What a pity, as Lee Feinstein points out, that we didn’t try this when there was a reformist government and a strong citizen movement for change in Iran to talk to.
However, “going over their heads” provides a nice metaphor for this speech as a whole. I believe much of the rhetoric will go over the heads of its American audience but not, unfortunately, others around the world.
It begins by addressing itself to the tremendous threat posed by American isolationists. Now, I don’t often agree with Charles Krauthammer, but I happened to look at a 2004 speech in which he said that isolationism was dead, that its last exponent was Pat Buchanan, and what’d it get him? West Palm Beach. Alternately, one could look at last November’s Pew/CFR poll in which 42 percent of respondents said the U.S. should “mind its own business internationally and let other nations get along as best they can”—on par with public sentiment at the end of Vietnam.
So is the president complaining about 42 percent of the public? He spoke past a similarly large number of Americans who voice support for an immediate or proximate withdrawal of U.S. troops from Iraq. So here, and in all the familiar Iraq language that follows, he spoke over the heads of most Americans—and the Iraqis who polls this week show are equally divided and uncertain about the U.S. presence in their country—to that elusive percentage of former supporters who have dropped away but might, if we say the words “victory” and “freedom” enough times, be induced to come back.

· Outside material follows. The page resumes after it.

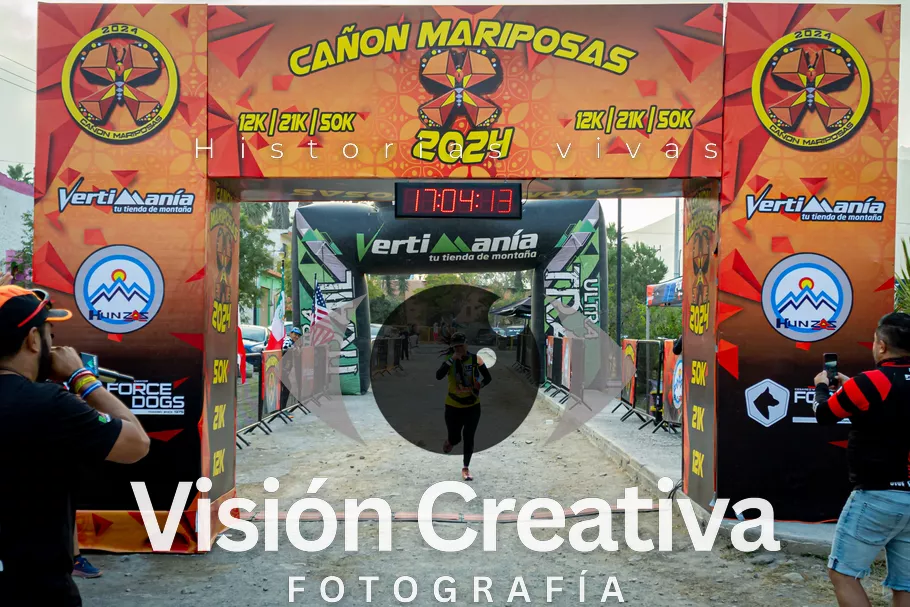 Foto del evento Ultra Cañon Mariposas 2024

And speaking of freedom, Mr. President, “democracies replace resentment with hope.” Is that what just happened in the Palestinian vote? Is that why we gave Palestinian Authority head Mahmoud Abbas so little support before the elections, because the elections alone would give Palestinians plenty of hope? That one is over my head.
What didn’t go over anyone’s head, because it wasn’t there:
Major long-term security challenges on par with Iran, especially North Korea but also Afghanistan (remember Afghanistan?).
Any kind of plan, even a fake rhetorical plan, for dealing with the challenges posed by trade to our own economy on the one hand, and the poor economies that need fair trade to grow—more than they need U.S. aid dollars—on the other.
Any recognition of the obscene violence and betrayal of Darfur, before which we might blanch, just a little, to talk about the march of freedom.
Rather, I would guess that these absences were missed by very few among our global audience.
What is more, I would guess that the president’s global vision will, in fact, have sailed over the heads of most of his American audience—not because we are ignorant or indifferent, but because we have heard these words before, and we are looking instead for practical answers to the deaths of our own men and women, of Iraqi civilians and Sudanese children; to the dwindling of our manufacturing exports and the failure of the world’s poorest places to gain any ground; and to the perplexity verging into dislike with which we are now viewed around the world.
And perhaps the president is prophetic, because history suggests that our national perplexity will flow not toward new activism—but toward our old friend isolationism, after all.